Development of a microvascularised cerebral organoid-on-a-chip

Status: Completed
Principal Investigator:
Co-investigators:
  • Madeline Lancaster
    MRC Laboratory for Molecular Biology
Researchers:
  • Stefania Di Cio
    Queen Mary University of London
Award round: 1
Start date: 04-02-2019
End date: 03-08-2019
Contract amount: £22,886
Documents:
PDFInitial project report
Organoids are small groups of cells that are cultured in vitro and display some of the features (structure and function) of organs. Scientists study organoids to identify some of the parameters influencing cell biology and organ functioning and development, but also for the testing of therapeutics. Indeed, organoids can be formed from human cells and therefore can provide information about the way human tissues will respond to treatment. This contrasts with animal testing typically used for novel therapeutics, as human physiology is not always accurately predicted by animal models. Cerebral organoids are a class of organoids in which the early development of the brain is recreated. These organoids are particularly interesting for the study and treatment of diseases and conditions such as autism, schizophrenia, and Alzheimer’s and Parkinson’s diseases.

Another strategy to recreate some of the structure and function of tissues is to combine microfabrication technologies with advanced cell and stem cell cultures. These are known as organ-on-a-chip technologies and have been particularly successful at recreating some of the complexity and function of organs such as lung, gut and liver, but also for the creation of the microvasculature. The vasculature is important as the functioning of most organs directly depends on it in vivo, but also because therapeutics are often accessing tissues through the vasculature and the blood circulation.
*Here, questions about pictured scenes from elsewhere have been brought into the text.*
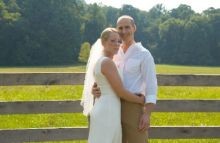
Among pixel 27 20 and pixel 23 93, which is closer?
pixel 23 93

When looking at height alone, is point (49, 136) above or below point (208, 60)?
above

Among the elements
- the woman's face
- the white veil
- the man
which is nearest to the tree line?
the white veil

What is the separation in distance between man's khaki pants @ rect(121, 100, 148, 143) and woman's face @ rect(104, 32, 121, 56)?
58 centimetres

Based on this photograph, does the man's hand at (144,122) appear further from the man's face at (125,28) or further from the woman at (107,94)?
the man's face at (125,28)

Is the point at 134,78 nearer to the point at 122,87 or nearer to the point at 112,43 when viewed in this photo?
the point at 122,87

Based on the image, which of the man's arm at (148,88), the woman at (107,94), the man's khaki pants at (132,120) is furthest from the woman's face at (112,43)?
the man's khaki pants at (132,120)

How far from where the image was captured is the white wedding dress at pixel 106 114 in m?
5.31

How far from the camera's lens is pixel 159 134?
7.15 metres

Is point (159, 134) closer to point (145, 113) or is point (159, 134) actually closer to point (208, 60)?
point (145, 113)

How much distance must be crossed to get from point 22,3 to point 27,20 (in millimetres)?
6412

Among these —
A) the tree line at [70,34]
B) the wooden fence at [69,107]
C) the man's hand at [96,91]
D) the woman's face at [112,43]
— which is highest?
the woman's face at [112,43]

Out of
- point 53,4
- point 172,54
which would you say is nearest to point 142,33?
point 172,54

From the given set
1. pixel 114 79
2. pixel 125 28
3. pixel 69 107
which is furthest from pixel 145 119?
pixel 69 107

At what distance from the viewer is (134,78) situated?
5.33m
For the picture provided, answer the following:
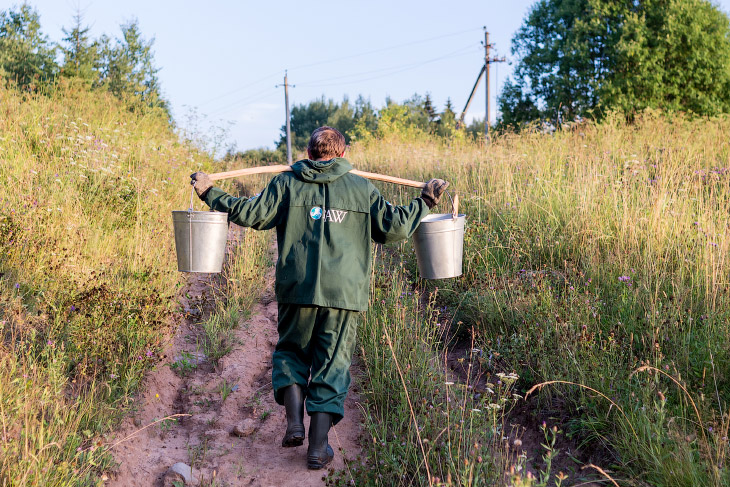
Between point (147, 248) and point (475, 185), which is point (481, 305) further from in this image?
point (147, 248)

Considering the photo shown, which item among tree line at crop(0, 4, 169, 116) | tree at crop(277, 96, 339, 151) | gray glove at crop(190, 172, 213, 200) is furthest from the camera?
tree at crop(277, 96, 339, 151)

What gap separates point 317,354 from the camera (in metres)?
3.57

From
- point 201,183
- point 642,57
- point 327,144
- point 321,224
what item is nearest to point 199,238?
point 201,183

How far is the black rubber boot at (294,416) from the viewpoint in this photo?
3.40m

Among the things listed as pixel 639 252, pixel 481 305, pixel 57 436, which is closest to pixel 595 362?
pixel 481 305

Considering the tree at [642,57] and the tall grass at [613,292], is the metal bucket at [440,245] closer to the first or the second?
the tall grass at [613,292]

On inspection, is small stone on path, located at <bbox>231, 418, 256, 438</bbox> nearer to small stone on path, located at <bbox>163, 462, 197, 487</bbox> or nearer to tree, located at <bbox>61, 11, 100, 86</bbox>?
small stone on path, located at <bbox>163, 462, 197, 487</bbox>

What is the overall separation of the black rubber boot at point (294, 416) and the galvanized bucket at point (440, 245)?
1.21 m

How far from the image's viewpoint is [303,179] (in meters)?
3.53

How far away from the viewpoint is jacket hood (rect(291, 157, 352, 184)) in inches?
138

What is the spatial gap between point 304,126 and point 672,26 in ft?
117

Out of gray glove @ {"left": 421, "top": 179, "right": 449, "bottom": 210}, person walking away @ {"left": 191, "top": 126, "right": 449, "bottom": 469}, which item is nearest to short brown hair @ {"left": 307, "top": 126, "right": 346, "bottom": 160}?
person walking away @ {"left": 191, "top": 126, "right": 449, "bottom": 469}

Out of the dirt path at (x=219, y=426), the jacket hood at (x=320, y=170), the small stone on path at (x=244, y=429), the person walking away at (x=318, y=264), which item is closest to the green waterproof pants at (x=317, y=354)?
the person walking away at (x=318, y=264)

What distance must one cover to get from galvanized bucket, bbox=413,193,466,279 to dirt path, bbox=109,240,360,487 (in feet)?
4.03
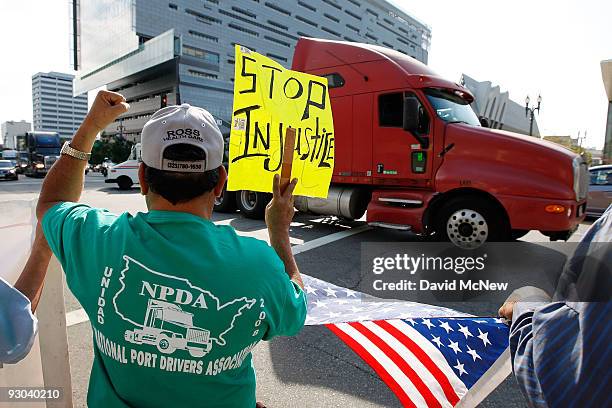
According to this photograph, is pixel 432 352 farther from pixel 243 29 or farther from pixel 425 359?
pixel 243 29

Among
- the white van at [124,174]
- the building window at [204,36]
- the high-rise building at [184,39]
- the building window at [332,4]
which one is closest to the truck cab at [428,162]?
the white van at [124,174]

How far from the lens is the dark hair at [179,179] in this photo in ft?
3.82

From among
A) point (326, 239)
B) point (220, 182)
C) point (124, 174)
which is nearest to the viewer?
point (220, 182)

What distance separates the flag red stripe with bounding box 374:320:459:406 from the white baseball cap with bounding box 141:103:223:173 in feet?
3.78

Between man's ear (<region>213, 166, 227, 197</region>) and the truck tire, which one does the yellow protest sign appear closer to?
man's ear (<region>213, 166, 227, 197</region>)

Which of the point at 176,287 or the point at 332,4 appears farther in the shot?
the point at 332,4

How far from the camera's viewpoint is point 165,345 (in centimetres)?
109

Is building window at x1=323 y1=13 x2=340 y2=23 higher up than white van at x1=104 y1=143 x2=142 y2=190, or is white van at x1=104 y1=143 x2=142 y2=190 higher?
building window at x1=323 y1=13 x2=340 y2=23

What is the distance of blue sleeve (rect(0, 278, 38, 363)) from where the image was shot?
1007 millimetres

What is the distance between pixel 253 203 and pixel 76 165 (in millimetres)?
8474

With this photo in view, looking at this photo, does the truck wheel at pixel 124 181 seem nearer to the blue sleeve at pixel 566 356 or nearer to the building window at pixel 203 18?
the blue sleeve at pixel 566 356

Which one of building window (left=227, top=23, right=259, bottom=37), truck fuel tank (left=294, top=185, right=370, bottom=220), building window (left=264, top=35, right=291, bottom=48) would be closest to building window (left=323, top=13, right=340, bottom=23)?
building window (left=264, top=35, right=291, bottom=48)

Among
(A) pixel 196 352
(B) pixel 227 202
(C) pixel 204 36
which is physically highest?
(C) pixel 204 36

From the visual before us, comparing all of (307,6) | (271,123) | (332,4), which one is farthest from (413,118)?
(332,4)
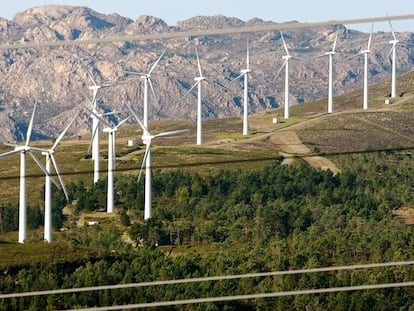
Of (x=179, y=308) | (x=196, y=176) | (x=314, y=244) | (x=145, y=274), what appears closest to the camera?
(x=179, y=308)

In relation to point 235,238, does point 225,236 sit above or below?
below

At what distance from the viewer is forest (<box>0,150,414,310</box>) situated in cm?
9825

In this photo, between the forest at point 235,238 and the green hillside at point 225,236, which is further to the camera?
the green hillside at point 225,236

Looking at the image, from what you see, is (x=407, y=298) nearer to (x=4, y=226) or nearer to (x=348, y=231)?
(x=348, y=231)

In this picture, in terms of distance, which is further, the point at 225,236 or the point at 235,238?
the point at 225,236

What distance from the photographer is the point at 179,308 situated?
93.3 m

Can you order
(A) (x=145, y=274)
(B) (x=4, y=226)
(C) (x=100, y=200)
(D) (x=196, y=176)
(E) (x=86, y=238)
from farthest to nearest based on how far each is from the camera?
1. (D) (x=196, y=176)
2. (C) (x=100, y=200)
3. (B) (x=4, y=226)
4. (E) (x=86, y=238)
5. (A) (x=145, y=274)

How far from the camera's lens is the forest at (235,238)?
9825 cm

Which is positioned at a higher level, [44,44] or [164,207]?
[44,44]

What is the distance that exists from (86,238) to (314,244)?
29166 millimetres

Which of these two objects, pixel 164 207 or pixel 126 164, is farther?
pixel 126 164

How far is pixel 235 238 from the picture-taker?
134 metres

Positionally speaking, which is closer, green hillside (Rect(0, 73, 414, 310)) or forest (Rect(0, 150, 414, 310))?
forest (Rect(0, 150, 414, 310))


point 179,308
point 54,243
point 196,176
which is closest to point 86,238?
point 54,243
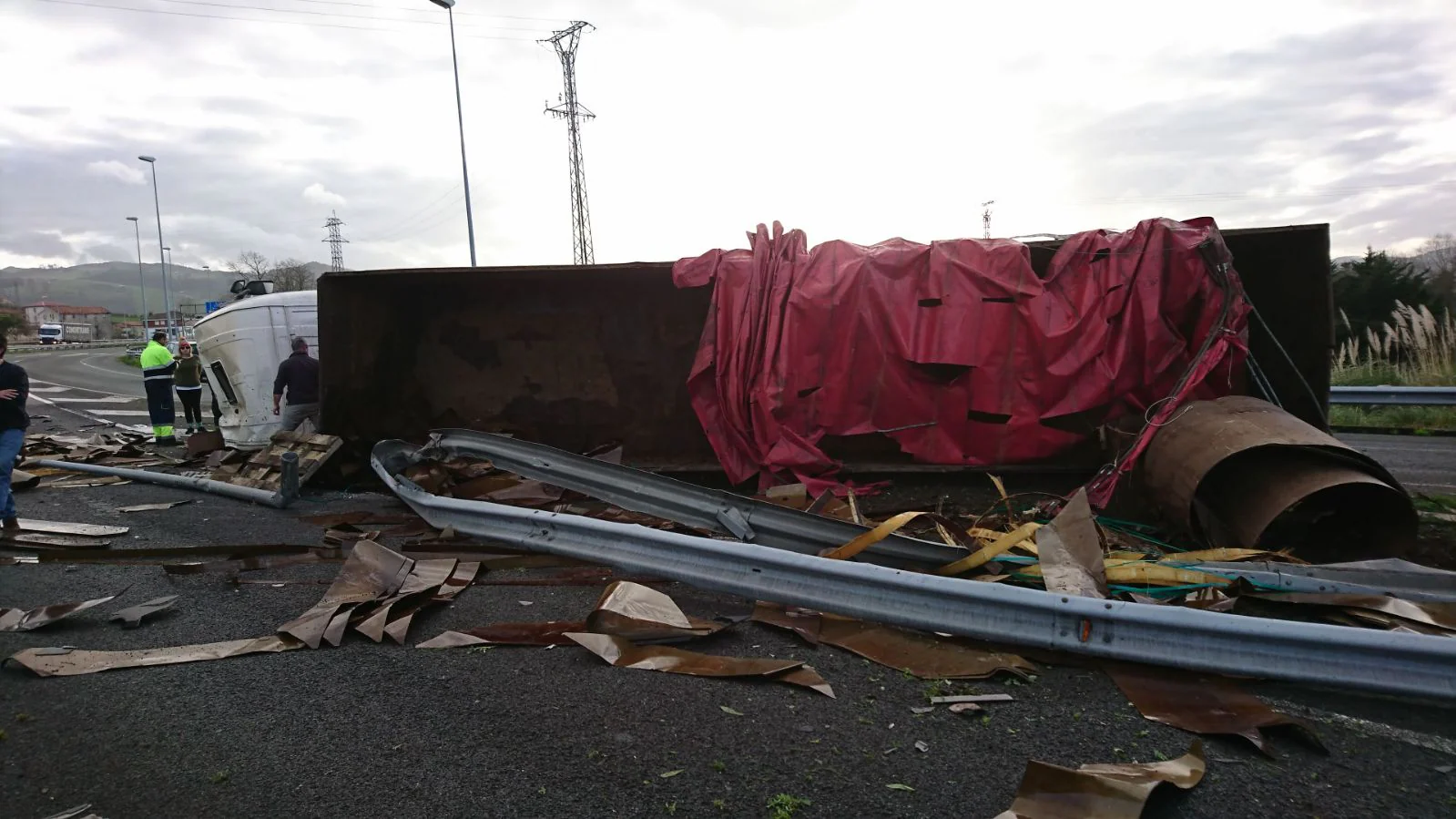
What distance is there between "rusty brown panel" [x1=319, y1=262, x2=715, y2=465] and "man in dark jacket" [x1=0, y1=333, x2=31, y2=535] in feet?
7.20

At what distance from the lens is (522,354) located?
7199 mm

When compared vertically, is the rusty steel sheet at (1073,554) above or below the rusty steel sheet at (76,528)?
above

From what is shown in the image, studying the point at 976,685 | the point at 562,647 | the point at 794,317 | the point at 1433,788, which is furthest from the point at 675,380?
the point at 1433,788

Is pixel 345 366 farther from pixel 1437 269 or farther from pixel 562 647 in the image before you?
pixel 1437 269

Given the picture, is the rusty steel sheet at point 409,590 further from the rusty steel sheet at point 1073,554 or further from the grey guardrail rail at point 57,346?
the grey guardrail rail at point 57,346

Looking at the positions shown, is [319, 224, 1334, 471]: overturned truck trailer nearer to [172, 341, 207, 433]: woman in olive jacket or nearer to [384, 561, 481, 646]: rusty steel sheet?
[384, 561, 481, 646]: rusty steel sheet

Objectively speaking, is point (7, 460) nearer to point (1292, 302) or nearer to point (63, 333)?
point (1292, 302)

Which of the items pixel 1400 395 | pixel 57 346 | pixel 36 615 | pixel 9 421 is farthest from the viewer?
pixel 57 346

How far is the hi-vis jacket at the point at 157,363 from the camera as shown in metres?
12.3

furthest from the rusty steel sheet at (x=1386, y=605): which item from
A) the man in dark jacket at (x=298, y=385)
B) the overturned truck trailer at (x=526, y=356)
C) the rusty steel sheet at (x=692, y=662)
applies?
the man in dark jacket at (x=298, y=385)

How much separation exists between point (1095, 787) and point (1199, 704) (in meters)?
0.78

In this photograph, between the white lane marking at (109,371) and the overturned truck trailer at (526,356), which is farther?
the white lane marking at (109,371)

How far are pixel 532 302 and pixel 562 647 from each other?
4.44 metres

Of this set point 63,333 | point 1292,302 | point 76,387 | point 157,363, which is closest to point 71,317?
point 63,333
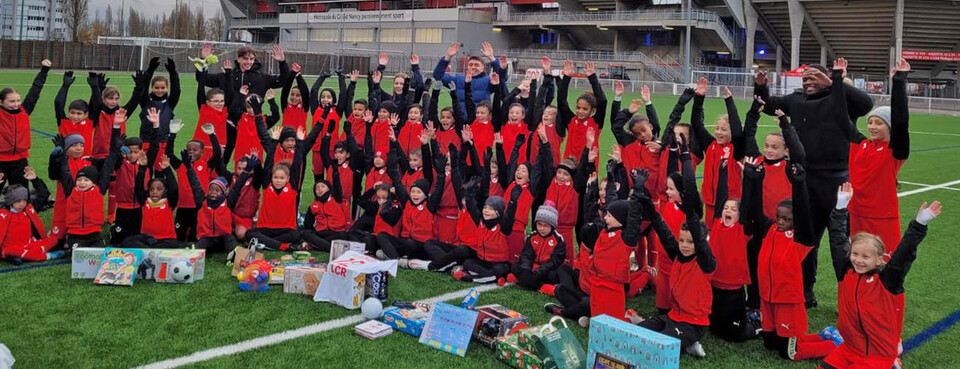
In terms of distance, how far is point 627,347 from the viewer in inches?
173

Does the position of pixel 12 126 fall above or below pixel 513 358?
above

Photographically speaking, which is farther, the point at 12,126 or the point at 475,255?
the point at 12,126

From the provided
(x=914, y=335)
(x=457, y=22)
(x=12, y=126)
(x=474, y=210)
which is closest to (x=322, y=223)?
(x=474, y=210)

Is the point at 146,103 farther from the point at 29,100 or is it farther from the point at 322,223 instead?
the point at 322,223

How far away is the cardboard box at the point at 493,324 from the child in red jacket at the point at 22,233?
14.9ft

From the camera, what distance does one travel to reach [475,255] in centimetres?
724

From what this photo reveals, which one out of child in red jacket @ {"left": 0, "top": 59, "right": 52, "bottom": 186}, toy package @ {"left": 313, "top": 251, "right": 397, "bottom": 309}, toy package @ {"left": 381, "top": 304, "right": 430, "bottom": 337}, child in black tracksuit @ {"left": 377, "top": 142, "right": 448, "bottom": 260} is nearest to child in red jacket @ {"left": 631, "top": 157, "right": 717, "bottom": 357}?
toy package @ {"left": 381, "top": 304, "right": 430, "bottom": 337}

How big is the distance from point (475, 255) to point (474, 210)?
1.52ft

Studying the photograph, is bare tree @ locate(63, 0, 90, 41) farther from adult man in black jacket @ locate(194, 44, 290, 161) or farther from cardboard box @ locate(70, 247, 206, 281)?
cardboard box @ locate(70, 247, 206, 281)

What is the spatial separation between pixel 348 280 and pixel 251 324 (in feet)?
2.69

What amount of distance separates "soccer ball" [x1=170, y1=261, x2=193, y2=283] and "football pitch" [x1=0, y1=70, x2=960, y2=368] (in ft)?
0.45

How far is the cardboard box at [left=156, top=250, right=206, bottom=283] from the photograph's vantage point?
6363 mm

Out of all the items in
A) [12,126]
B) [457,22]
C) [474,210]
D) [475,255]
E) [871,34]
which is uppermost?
[457,22]

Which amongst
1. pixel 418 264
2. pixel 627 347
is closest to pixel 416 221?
pixel 418 264
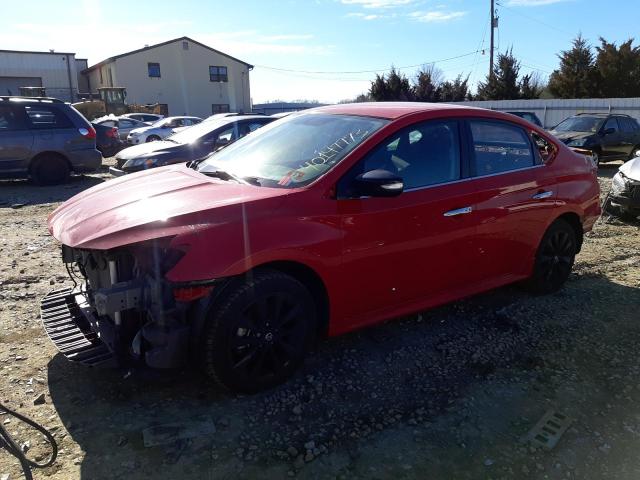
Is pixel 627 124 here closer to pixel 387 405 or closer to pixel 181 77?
pixel 387 405

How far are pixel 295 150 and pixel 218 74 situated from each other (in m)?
46.4

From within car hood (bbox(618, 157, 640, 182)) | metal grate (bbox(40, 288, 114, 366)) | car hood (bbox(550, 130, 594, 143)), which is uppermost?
car hood (bbox(550, 130, 594, 143))

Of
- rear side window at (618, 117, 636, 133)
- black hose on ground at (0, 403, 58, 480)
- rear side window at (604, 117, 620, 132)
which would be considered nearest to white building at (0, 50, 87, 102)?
rear side window at (604, 117, 620, 132)

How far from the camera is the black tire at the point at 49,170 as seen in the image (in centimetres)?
1060

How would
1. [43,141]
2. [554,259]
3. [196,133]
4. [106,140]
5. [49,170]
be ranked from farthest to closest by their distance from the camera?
1. [106,140]
2. [49,170]
3. [43,141]
4. [196,133]
5. [554,259]

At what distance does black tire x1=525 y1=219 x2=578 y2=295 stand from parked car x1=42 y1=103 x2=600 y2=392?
19 centimetres

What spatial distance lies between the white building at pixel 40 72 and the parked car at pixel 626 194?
1831 inches

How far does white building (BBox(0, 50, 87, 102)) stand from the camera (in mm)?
44844

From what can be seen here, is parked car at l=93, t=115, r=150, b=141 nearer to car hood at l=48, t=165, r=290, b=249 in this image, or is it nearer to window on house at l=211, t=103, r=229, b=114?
car hood at l=48, t=165, r=290, b=249

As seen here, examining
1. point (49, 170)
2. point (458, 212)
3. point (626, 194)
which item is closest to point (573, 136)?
point (626, 194)

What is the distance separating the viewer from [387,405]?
126 inches

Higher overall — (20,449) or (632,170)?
(632,170)

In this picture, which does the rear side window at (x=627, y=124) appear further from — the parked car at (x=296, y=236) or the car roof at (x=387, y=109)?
the car roof at (x=387, y=109)

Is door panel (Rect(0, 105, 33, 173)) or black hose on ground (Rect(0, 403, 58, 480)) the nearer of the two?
black hose on ground (Rect(0, 403, 58, 480))
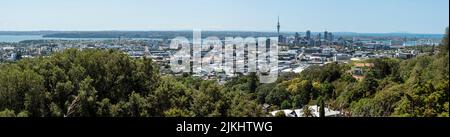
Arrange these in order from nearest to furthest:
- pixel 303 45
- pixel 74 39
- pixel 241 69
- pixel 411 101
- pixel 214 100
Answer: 1. pixel 411 101
2. pixel 214 100
3. pixel 74 39
4. pixel 303 45
5. pixel 241 69

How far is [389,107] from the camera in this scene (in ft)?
33.1

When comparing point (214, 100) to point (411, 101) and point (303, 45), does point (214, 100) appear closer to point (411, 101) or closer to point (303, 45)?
point (411, 101)

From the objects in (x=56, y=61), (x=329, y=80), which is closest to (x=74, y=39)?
(x=56, y=61)
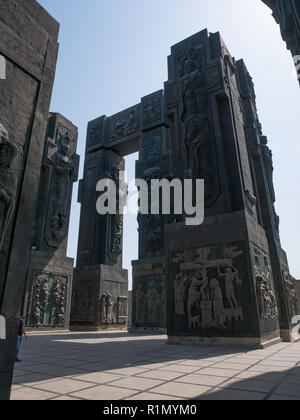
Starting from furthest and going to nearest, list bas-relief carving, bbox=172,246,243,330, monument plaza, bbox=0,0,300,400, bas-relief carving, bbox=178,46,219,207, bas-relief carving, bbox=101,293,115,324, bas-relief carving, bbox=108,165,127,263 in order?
bas-relief carving, bbox=108,165,127,263 → bas-relief carving, bbox=101,293,115,324 → bas-relief carving, bbox=178,46,219,207 → bas-relief carving, bbox=172,246,243,330 → monument plaza, bbox=0,0,300,400

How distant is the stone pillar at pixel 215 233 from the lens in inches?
344

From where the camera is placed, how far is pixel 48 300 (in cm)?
1650

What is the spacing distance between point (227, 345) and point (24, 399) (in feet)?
21.9

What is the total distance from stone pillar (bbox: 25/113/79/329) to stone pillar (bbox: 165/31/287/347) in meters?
9.26

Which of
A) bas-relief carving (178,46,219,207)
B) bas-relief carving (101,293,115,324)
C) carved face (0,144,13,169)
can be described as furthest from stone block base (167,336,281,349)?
bas-relief carving (101,293,115,324)

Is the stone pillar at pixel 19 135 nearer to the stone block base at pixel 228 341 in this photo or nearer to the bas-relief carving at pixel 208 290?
the bas-relief carving at pixel 208 290

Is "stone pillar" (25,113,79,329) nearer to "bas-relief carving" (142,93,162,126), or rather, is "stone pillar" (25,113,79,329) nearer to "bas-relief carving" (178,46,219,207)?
"bas-relief carving" (142,93,162,126)

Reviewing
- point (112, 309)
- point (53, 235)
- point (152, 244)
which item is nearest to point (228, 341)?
point (152, 244)

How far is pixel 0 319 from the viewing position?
128 inches

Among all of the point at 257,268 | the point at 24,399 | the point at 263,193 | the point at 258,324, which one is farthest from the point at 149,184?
the point at 24,399

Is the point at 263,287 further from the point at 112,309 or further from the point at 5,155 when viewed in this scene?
the point at 112,309

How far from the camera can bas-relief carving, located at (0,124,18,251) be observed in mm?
3438

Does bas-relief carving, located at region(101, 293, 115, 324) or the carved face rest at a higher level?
the carved face
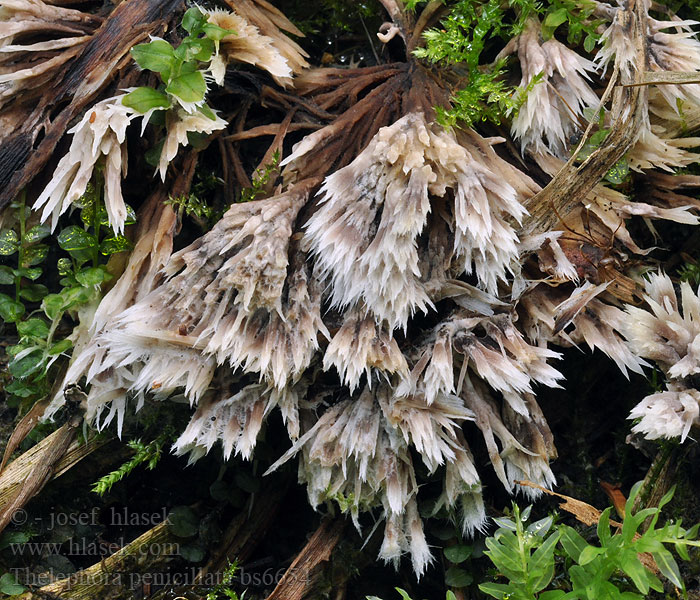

This project proposes to combine a model of cerebral organoid (from the Lancaster laboratory) and a model of microvasculature-on-a-chip (from the Gautrot laboratory), to create the first microvascularised model of brain early development. We will study some of the factors that control the interaction of the two models and the formation of a mature interface between vasculatures and cerebral organoids. This model will be used to mimic neurodegenerative conditions and diseases, and for the development of therapeutic strategies.